» Stated exercise
Write the lines below as a JSON list of strings, one string per line and no blank lines, starting at the line that contains "this 1200×799 image." and ending at the line that contains "damaged stone facade [0, 38, 334, 320]". Leave the pictures out.

» Task data
--- Start ---
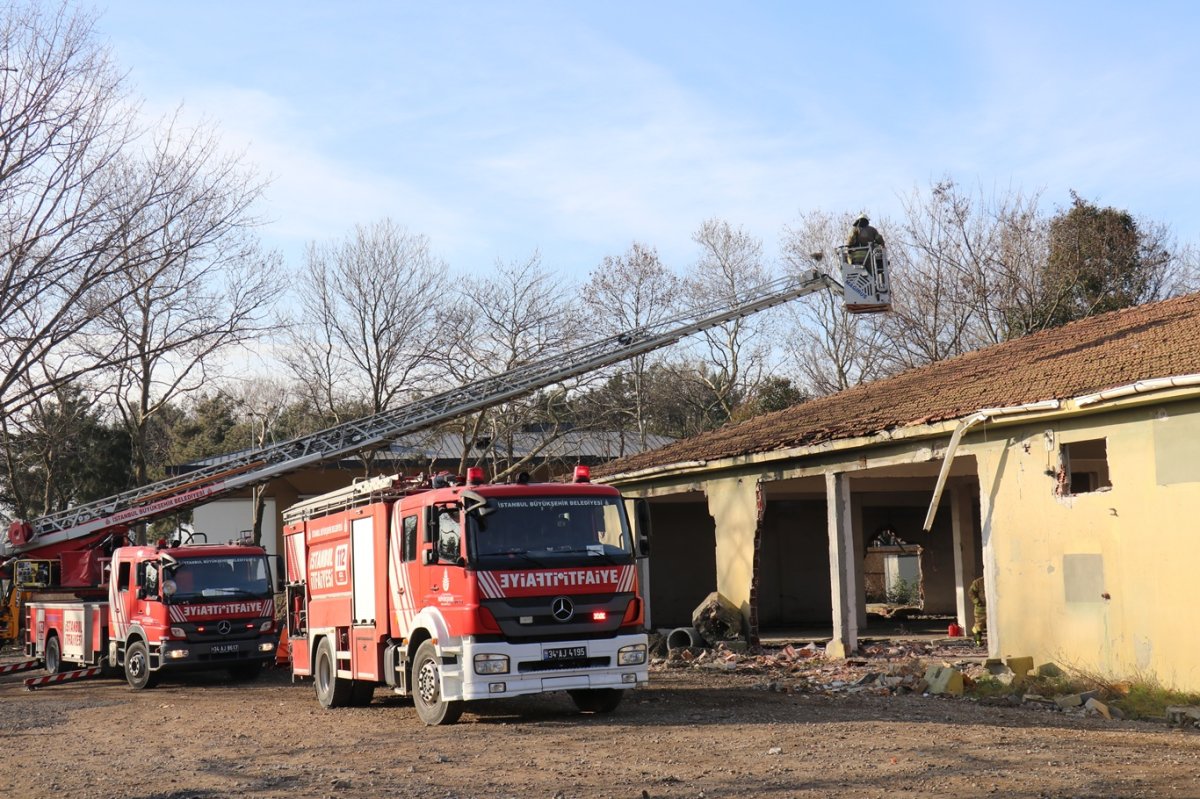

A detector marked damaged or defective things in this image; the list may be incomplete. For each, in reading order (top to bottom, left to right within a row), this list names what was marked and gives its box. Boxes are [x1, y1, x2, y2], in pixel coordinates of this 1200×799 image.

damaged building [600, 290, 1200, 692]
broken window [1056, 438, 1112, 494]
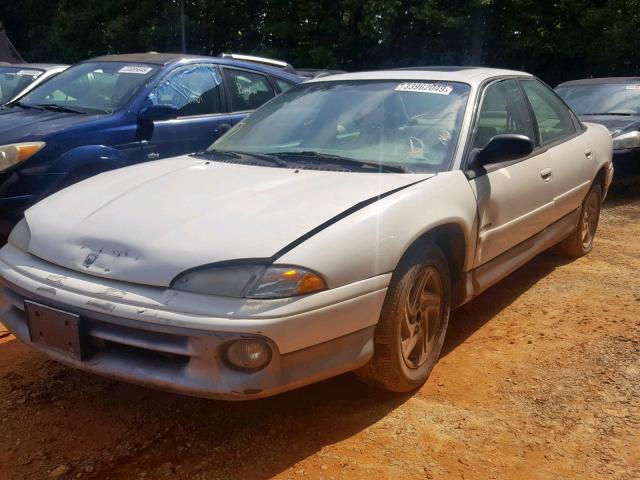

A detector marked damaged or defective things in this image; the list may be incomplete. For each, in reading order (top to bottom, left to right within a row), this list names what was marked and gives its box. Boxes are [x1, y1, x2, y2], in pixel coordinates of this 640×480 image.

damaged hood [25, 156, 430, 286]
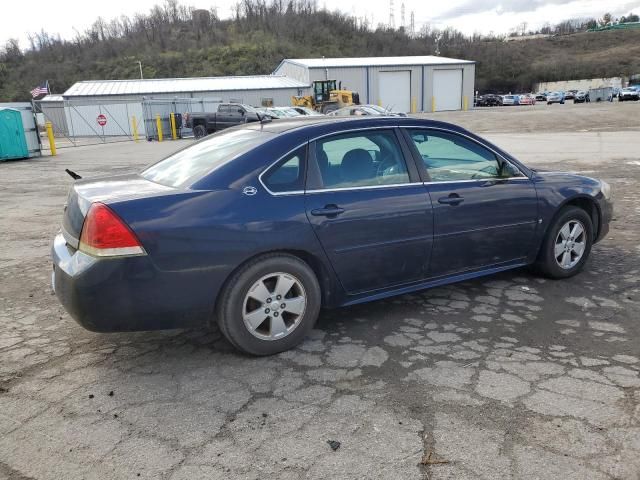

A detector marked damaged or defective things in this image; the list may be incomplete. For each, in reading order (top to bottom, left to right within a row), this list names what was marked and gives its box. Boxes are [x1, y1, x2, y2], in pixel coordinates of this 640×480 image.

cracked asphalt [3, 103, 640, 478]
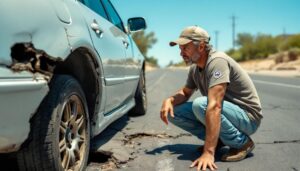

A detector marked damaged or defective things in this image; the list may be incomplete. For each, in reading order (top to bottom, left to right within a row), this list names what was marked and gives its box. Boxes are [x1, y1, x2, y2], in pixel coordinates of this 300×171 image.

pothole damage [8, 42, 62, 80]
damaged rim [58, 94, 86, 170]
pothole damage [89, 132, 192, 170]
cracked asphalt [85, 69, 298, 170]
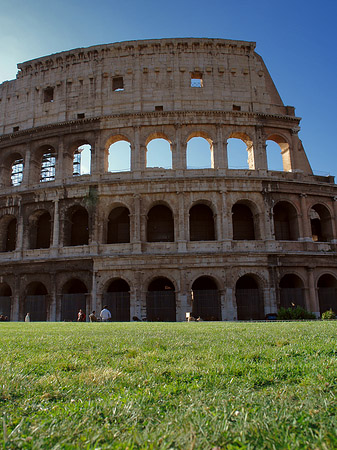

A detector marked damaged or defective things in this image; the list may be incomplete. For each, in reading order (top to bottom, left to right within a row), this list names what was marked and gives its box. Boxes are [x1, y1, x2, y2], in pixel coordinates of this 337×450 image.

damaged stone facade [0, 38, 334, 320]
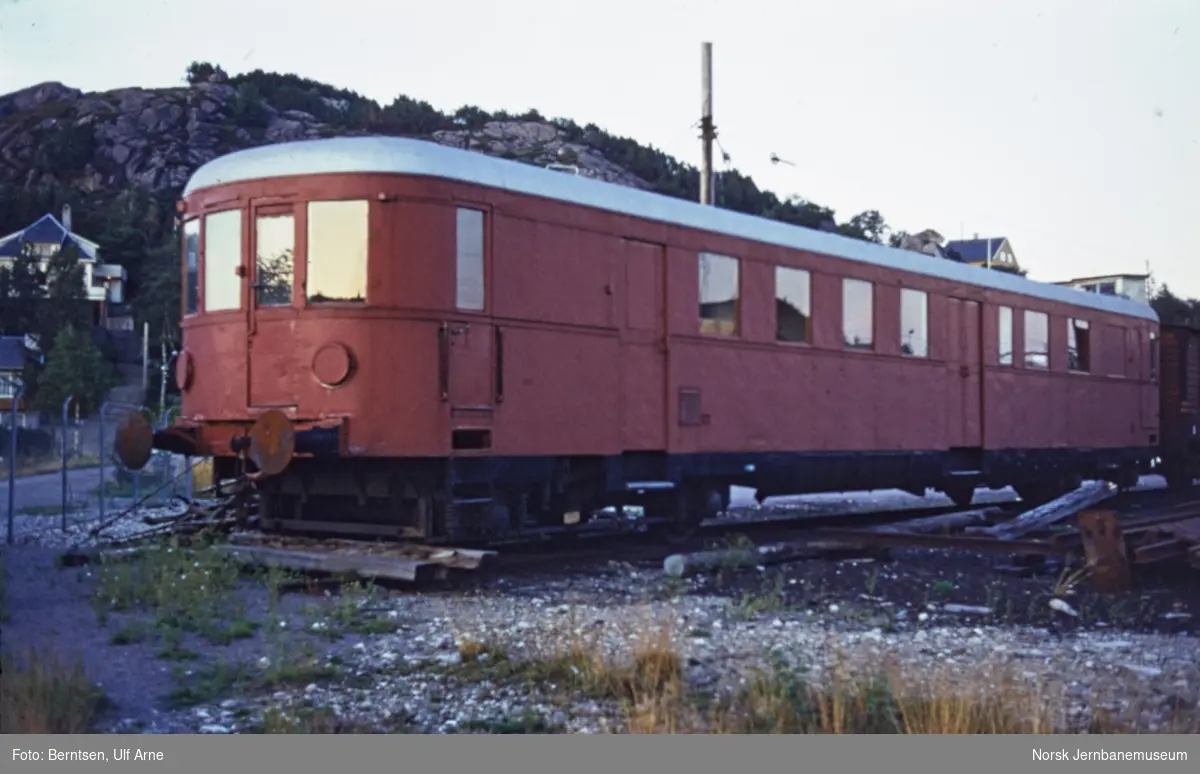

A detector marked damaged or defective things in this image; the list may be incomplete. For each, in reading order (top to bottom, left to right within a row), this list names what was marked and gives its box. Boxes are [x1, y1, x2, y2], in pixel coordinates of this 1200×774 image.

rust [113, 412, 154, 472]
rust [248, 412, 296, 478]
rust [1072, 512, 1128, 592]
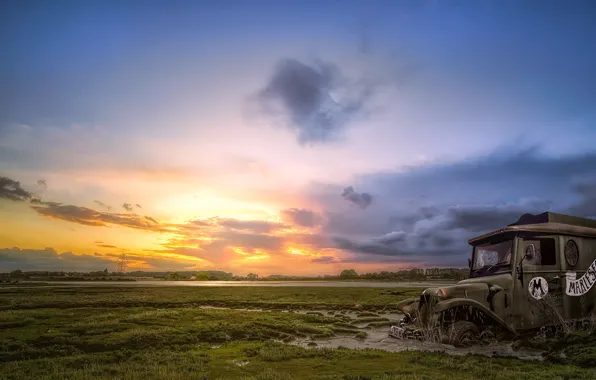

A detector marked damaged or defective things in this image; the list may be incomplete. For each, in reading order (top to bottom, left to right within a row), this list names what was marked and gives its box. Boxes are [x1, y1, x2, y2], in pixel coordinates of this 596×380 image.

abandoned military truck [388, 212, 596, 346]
--- End ---
--- Start ---
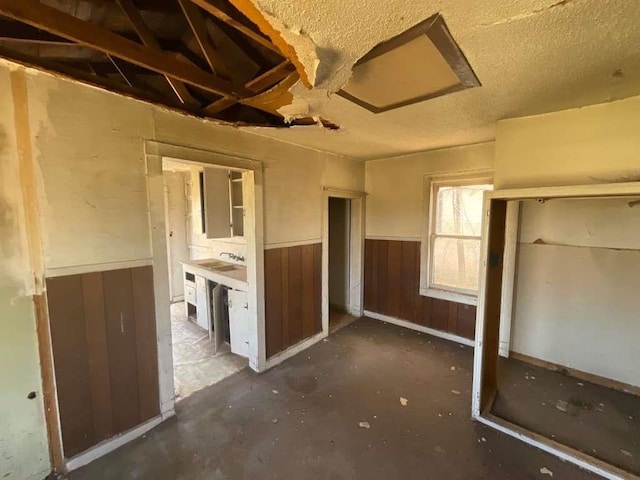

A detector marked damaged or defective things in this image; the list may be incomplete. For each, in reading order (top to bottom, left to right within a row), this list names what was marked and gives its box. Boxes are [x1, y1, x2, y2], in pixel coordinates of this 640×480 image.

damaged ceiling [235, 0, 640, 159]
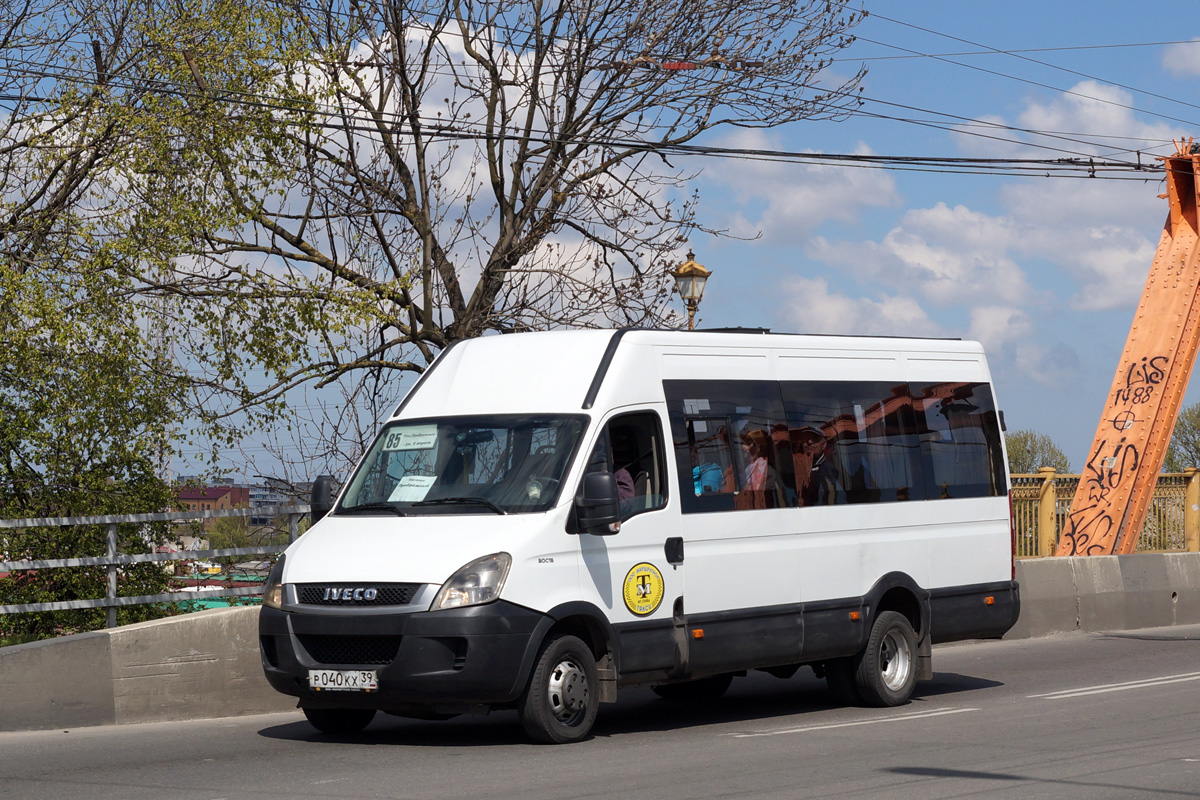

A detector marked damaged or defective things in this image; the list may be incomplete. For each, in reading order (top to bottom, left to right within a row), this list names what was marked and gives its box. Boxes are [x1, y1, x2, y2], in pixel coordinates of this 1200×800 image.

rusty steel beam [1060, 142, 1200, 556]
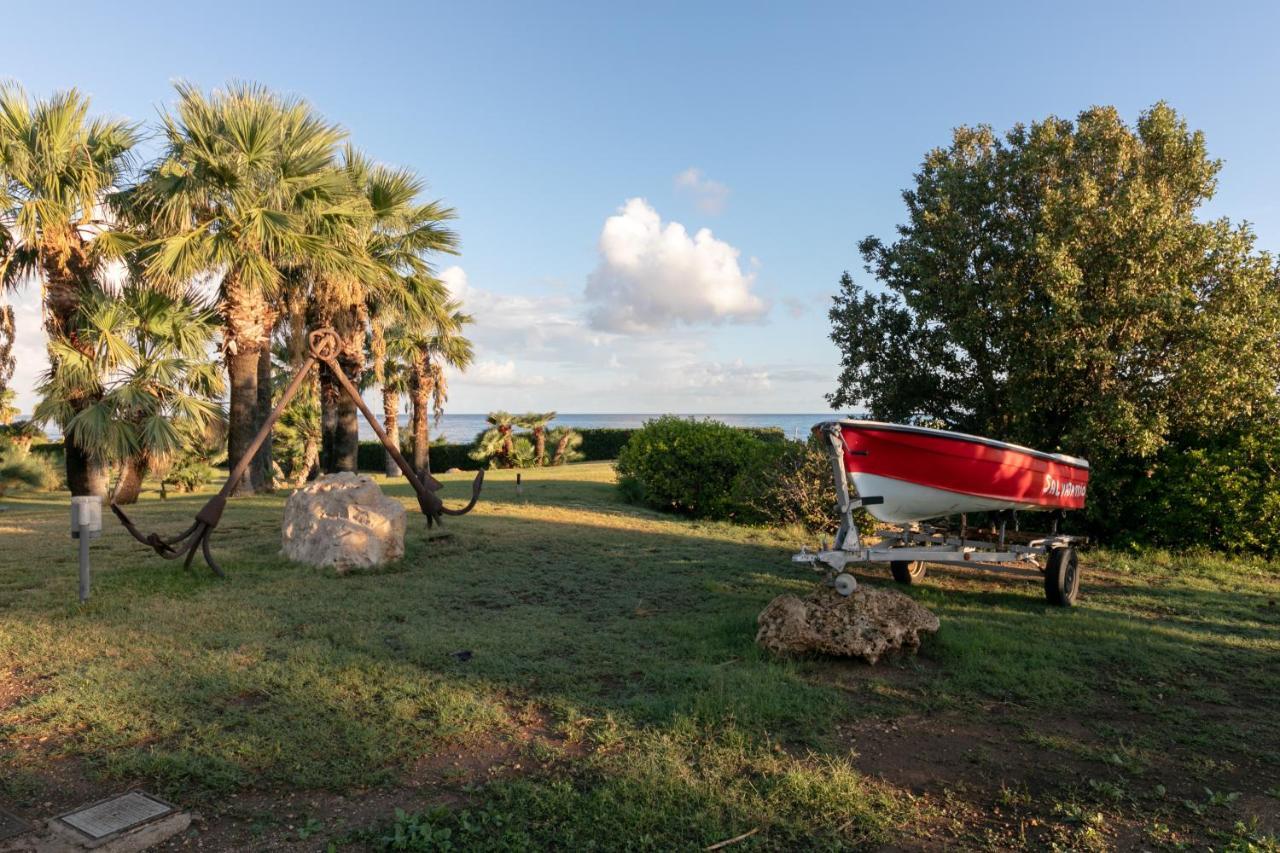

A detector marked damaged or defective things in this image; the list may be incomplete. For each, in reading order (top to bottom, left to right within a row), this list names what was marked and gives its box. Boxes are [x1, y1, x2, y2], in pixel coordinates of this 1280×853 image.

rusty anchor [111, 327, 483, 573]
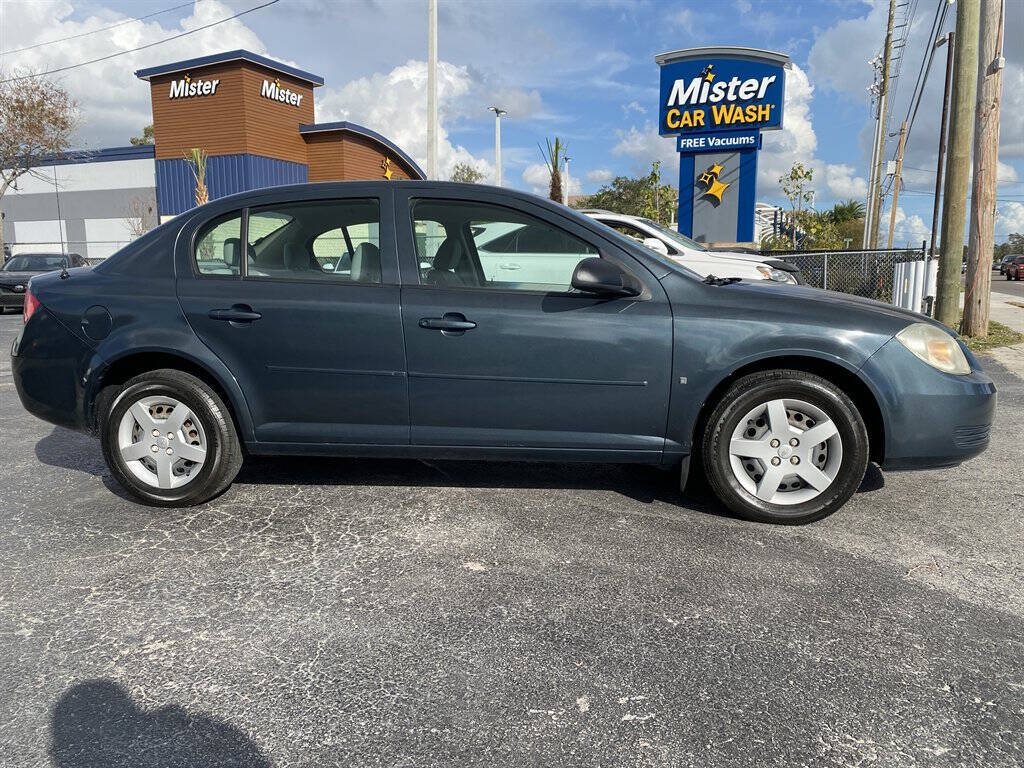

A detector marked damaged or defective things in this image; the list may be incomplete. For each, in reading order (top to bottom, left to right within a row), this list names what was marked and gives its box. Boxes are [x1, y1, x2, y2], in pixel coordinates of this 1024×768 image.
--- End ---
» Finished answer
[
  "A detector marked damaged or defective things in this image; the list may be incomplete. For each, in reading order (top to bottom, left to right within a row), this list names what was marked and gives its box. Boxes are [x1, y1, x2, y2], in pixel coordinates of this 1200×799 image.",
  "damaged building [600, 290, 1200, 692]",
  "broken window [1056, 438, 1112, 494]",
  "A detector marked damaged or defective things in this image; the list may be incomplete. For each, in reading order (top to bottom, left to right within a row), this list names what was marked and gives its box. Boxes are [x1, y1, x2, y2], in pixel coordinates of this 640×480 image.",
  "damaged hood [25, 156, 430, 286]",
  "A detector marked damaged or defective things in this image; the list may be incomplete. For each, in reading order (top to bottom, left to right within a row), this list names what was marked and gives its box. Boxes are [x1, y1, x2, y2], in pixel coordinates of this 640×480 image.",
  "cracked asphalt [3, 103, 640, 478]",
  "A detector marked damaged or defective things in this image; the list may be incomplete. For each, in reading order (top to bottom, left to right within a row), this list names what was marked and gives its box. Boxes are [x1, y1, x2, y2], in pixel coordinates of this 300×171 image.",
  "pothole damage [8, 42, 62, 80]",
  "damaged rim [58, 94, 86, 170]",
  "pothole damage [89, 132, 192, 170]",
  "cracked asphalt [85, 69, 298, 170]",
  "A detector marked damaged or defective things in this image; the list may be incomplete. For each, in reading order (top to bottom, left to right within a row), this list names what was marked and gives its box. Boxes are [x1, y1, x2, y2], in pixel coordinates of this 337×450 image.",
  "damaged stone facade [0, 38, 334, 320]"
]